[やること]
本文の「まず最近の話題で、マインド・」を含む言葉から始まり「気づいていないんじゃないか。」で終わる部分を、「思想」を「考え」に置き換えて書いてください。

[本文]
"""

今までニュース・レターにはテーマの決まった事柄だけを書いてきたので、今回は思いつくまま気の向くままの漫談をしてみたいと思う。

 まず最近の話題で、マインド・コントロールといこう。これは統一教会と山崎浩子の例の事件で話題になった言葉で、山崎浩子がある牧師の力で統一教会のマインド・コントロールから解き放たれたという話だ。これを聞いて、山崎浩子は一つのマインド・コントロールから別のマインド・コントロールに衣替えしただけじゃないか、と思った人は多いだろう。しかし、そんなことを言える資格がある者がどこにいるだろうか。マインド・コントロールされてない人、手を上げてくださいと言われて「はい」と言って立ち上がれる人は何人いるだろう。

 例えば、我々の頭の中にある思想とやらのうちで、独自なものなどあるだろうか。よく考えてみれば、どれ一つとっても誰か他の人がすでに考えたことであって、自分が発明したとか発見したとか言えるものはない。じゃあ独自性については譲ったとしても、人が作りあげたその思想を自分は主体的に選びとったとは言えるだろうか。これも怪しいものだ。ある思想が正しいかどうかについても、本当に自分で検証したわけではなく、誰かがあれは正しいと言っているのを信じたにすぎないのではないか。

 例えば「人を殺してはいけない」という命題がある。また「一人の人間の命は地球よりも重い」といのもある。これらの命題が絶対に正しいと思って、「無実の人を殺す可能性のある死刑判決」を叫んでいる人もいるが、その人は自分の身近に起きている大量殺戮を見逃していることに気づいていないんじゃないか。

"""

[資料]
"""

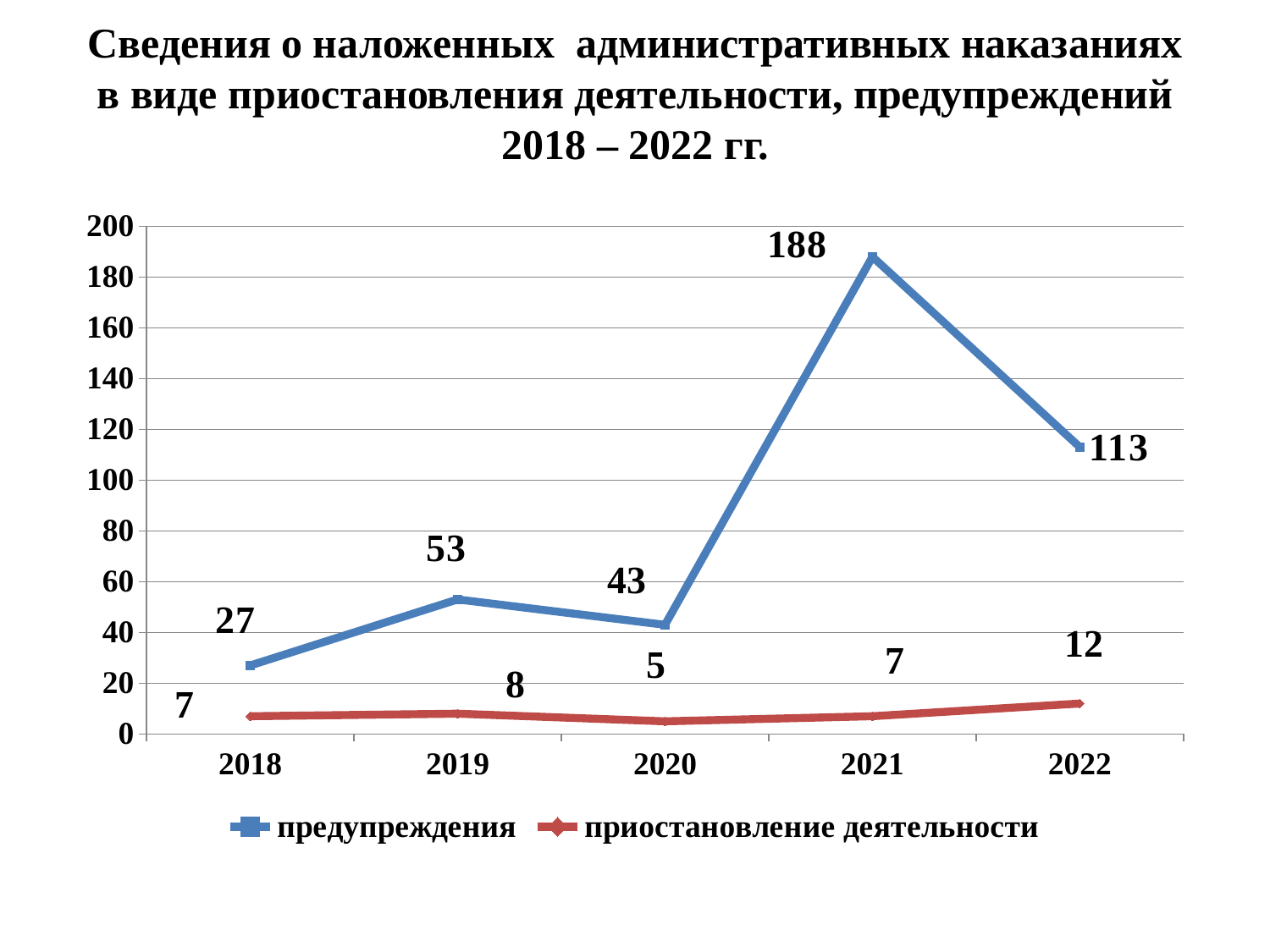
Which is larger, the предупреждения value for 2019 or for 2020? 2019 What kind of chart is shown on the slide? line chart What is the value for предупреждения in 2018? 27 What is the value for предупреждения in 2021? 188 In which year is the value for предупреждения highest? 2021 What is the value for приостановление деятельности in 2019? 8 What is the difference between the предупреждения values for 2021 and 2022? 75 How many years are shown on the x axis? 5 Is the value for предупреждения in 2022 greater or less than 100? greater In which year is the value for приостановление деятельности lowest? 2020 How many series does the legend list? 2 Does the value for предупреждения rise or fall from 2021 to 2022? fall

"""

[答え]
まず最近の話題で、マインド・コントロールといこう。これは統一教会と山崎浩子の例の事件で話題になった言葉で、山崎浩子がある牧師の力で統一教会のマインド・コントロールから解き放たれたという話だ。これを聞いて、山崎浩子は一つのマインド・コントロールから別のマインド・コントロールに衣替えしただけじゃないか、と思った人は多いだろう。しかし、そんなことを言える資格がある者がどこにいるだろうか。マインド・コントロールされてない人、手を上げてくださいと言われて「はい」と言って立ち上がれる人は何人いるだろう。

 例えば、我々の頭の中にある考えとやらのうちで、独自なものなどあるだろうか。よく考えてみれば、どれ一つとっても誰か他の人がすでに考えたことであって、自分が発明したとか発見したとか言えるものはない。じゃあ独自性については譲ったとしても、人が作りあげたその考えを自分は主体的に選びとったとは言えるだろうか。これも怪しいものだ。ある考えが正しいかどうかについても、本当に自分で検証したわけではなく、誰かがあれは正しいと言っているのを信じたにすぎないのではないか。

 例えば「人を殺してはいけない」という命題がある。また「一人の人間の命は地球よりも重い」といのもある。これらの命題が絶対に正しいと思って、「無実の人を殺す可能性のある死刑判決」を叫んでいる人もいるが、その人は自分の身近に起きている大量殺戮を見逃していることに気づいていないんじゃないか。